The question of the Strip’s boundary and what falls within it has also provided a ripple effect on a string of businesses between the Stratosphere and Sahara. If the Stratosphere considers itself a Strip property, well then, so does Chapel of the Bells, the Little Vegas Chapel, Destiny Tattoos and the Strip Gun Club. Consider the Stratosphere’s point of view as a rising tide lifting all boats.
Charlie Fusco said he’s been tattooing in Las Vegas for 24 years after moving from his hometown of Chicago. He said when customer ask for tattoos of the Strip, they want the Stratosphere as a part of it.
“I have tattooed it so many times,” Fusco said. “If you don’t include it, it doesn’t look like the Strip to them.”
Strip Gun Club was so confident it was on the Strip that its business filing six years ago made sure its name had the word “Strip” in it. Justin Michaels, a partner at the gun range, said “we are 100% on the Strip.”
The gun range is tucked between a marijuana dispensary and the Chapel of the Bells. Patricia Fullmer, general manager for the chapel, said she’s been helping couples get married and renew vows “on the Strip” since the 1970s.
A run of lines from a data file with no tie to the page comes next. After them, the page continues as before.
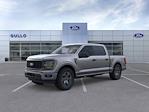 2025 Ford F-150 SuperCrew Cab RWD Pickup for sale #S101192 - photo 1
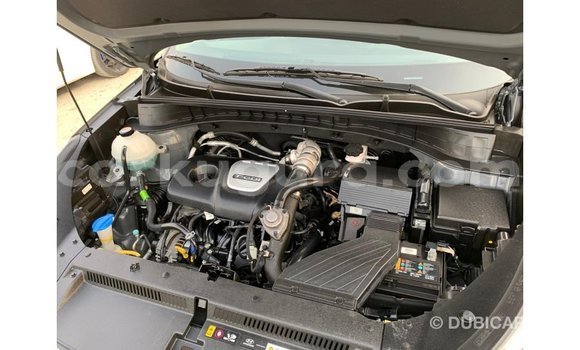 Acheter Import Voiture Hyundai Tucson Autre à Import - Dubai, Bujumbura Acheter Import Voiture Hyundai Tucson Autre à Import - Dubai, Bujumbura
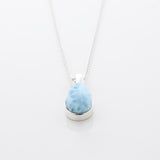 Larimar Pendant Cove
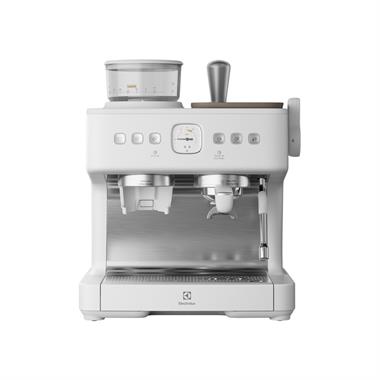 Electrolux E8EC1-8SW Öğütücülü Espresso Makinesi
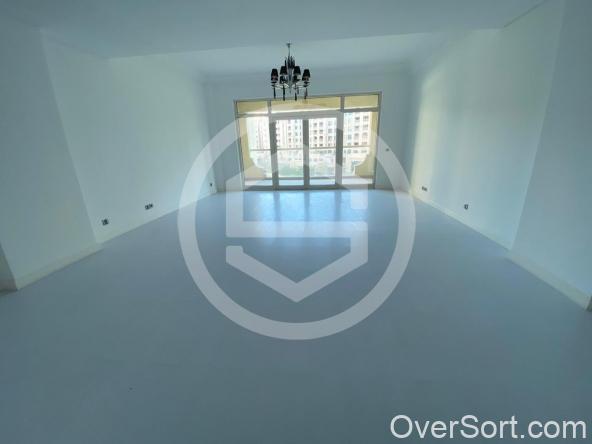 1 Bedroom in palm jumeirah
Sartini is right, she said. “Everybody wants to be so PC these days, but it’s the Strip.”
A few yards north of the Chapel of the Bells at the Little Vegas Chapel ($200 to get married — $100 extra to be married by an Elvis impersonator: “He’s got to pay for that jump suit,” general manager Michael Kelly said), they are also firmly in the camp of being a Strip property.
Scott Roeben, who runs the Vital Vegas blog and keeps his finger on the pulse of these matters, said, “The Strip isn’t about legal boundaries; it’s the spirit of the thing.”
But across the street at the corner of Bob Stupak Way and Las Vegas Boulevard, Tracy Hovec had a different perspective while working her shift as a bartender at the Aztec Inn and Casino — a decades-old property that boasts a Ms. Pac-Man arcade game in the corner, a clapboard promising “Happy Hour Every Hour” and $2 Pabst Blue Ribbon beers.
Hovec said she understood Sartini’s argument and that it made sense — to a point. But she also said she chose to believe what the maps clearly point out: The Stratosphere isn’t on the Las Vegas Strip.
“If he wanted to be on the Strip, he should’ve bought a property on the Strip,” she said.